They argued that peaceful avenues for reform have been blocked for decades. “They are not asking for cosmetic reforms. They are demanding an end of the system itself,” they wrote.
Accusing the regime’s allies of controlling international narratives, they said: “They deliberately reduce the demands of the Iranian people to issues like hijab laws or limited women’s rights, while censoring the truth: This is a national revolution against the entire ruling structure.”
They noted that many Iranians support Crown Prince Reza Pahlavi as a transitional leader. “For years, some have tried to erase this reality by imposing artificial figures, fragmenting leadership and weakening the movement because a united people with a clear alternative terrifies the regime,” they said.
“No one welcomes foreign military intervention in their country. But when a state wages war on its own people, when mass killing becomes policy and when civilians are left defenseless, non-intervention is no longer neutrality — it is complicity. International military intervention is not only a necessity; it is a moral responsibility,” the filmmakers wrote.
They urged global action, saying: “Silence enables atrocities. Attention saves lives. When the world watches, it becomes harder for this regime to kill in the dark. That is why media coverage matters. That is why artists, journalists, public figures, human rights organisations, cultural institutions and governments must speak — and act — now. We must ensure that history does not record that, in the 21st century, humanity looked away while a peaceful nation was crushed in silence.”

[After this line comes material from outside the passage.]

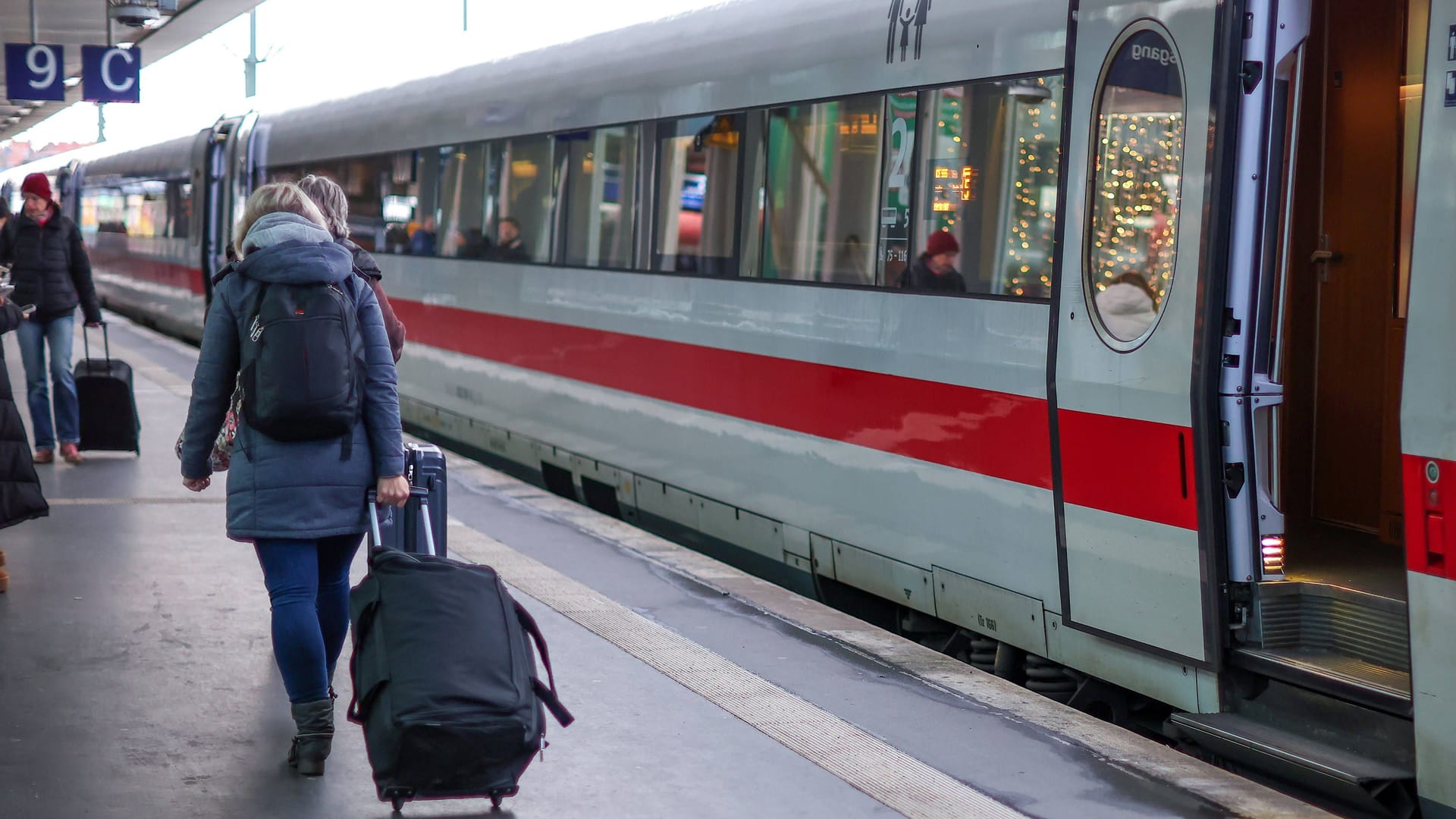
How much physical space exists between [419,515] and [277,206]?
4.26ft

Earlier, Iranian director Jafar Panahi called on Hollywood and the international film community to support protestors in Iran. Receiving the Best International Film award for It Was Just an Accident, Panahi highlighted the ongoing violence in his home country, describing it as “a reality ridden with bullets, day after day.”
Panahi, who filmed his latest movie in secret and was recently sentenced in absentia to another year in prison, stressed that cinema should now use its voice to confront Iran’s crackdown. He urged artists to speak out, appeal to governments, and not remain silent as bloodshed continues on Iranian streets.
Panahi has previously condemned the Iranian government’s repression alongside fellow filmmaker Mohammad Rasoulof, warning that “a massacre is coming” if the international community does not act.